Lately I’ve been entertaining myself with a silly little mobile app called Little Alchemy 2, a simple revamp of an earlier concept game. It distracted me enough this week that I didn’t prepare a respectable blog post. While questioning my life choices, I started to convince myself that maybe I had been playing at testing this whole time. Testers, myself included, love to make analogies to science, and this is a game that simulates the precursor to modern chemistry. Of course it can be used as a tortured metaphor for software testing! Follow me on my journey…

Exploration

Screenshot of Little AlchemyThe main concept of the game is to drag icons of real life objects on top of each other, combining them to make new items.

At first there are only a few options: Water, Earth, Fire, Air. The classics. Not hard to just play around with different combinations and see how this game works.

Fire + Water = Steam. Makes sense.

Water + Earth = Mud. Great.

Now I wonder what happens if I combine steam and mud….
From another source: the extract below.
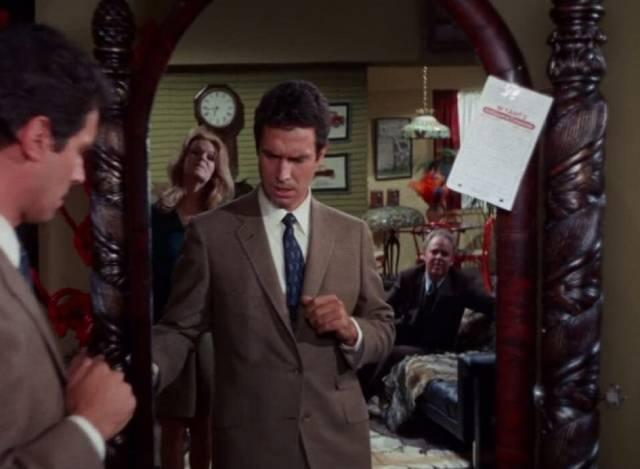 Paul Varney (Bradford Dillman) has no memory of buying the antique mirror in Paul Wendkos' Fear No Evil (1968)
After a while you start to get a sense for how this universe works.

Developing heuristics

After a while I start to see patterns. If I combine the same thing with itself I get a bigger version of that thing; can I do that with everything? Fire seems transform most items. When I find out how to make paper or wood, I’m probably going to try to throw those on the fire too.

Combinations quickly multiply.

Before long I have hundreds of items of all sorts. Too many to keep in my head. I start to think I’m probably missing combinations, or I’ve forgotten what combinations I’ve already tried. I know I tried putting wood into fire but I did I put wood into the campfire? Am I missing some obvious combination that’s right in front of me?

Using an Oracle

That’s when I start googling around for hints and suggestions. This part gets a bit cheaty, but at the time it was what I needed to do to get a handle on the problem and keep making progress. I found a site that would randomly show me an item, and I could use that to see if I had the pieces I needed to make it. No more guessing, I was given the right answer.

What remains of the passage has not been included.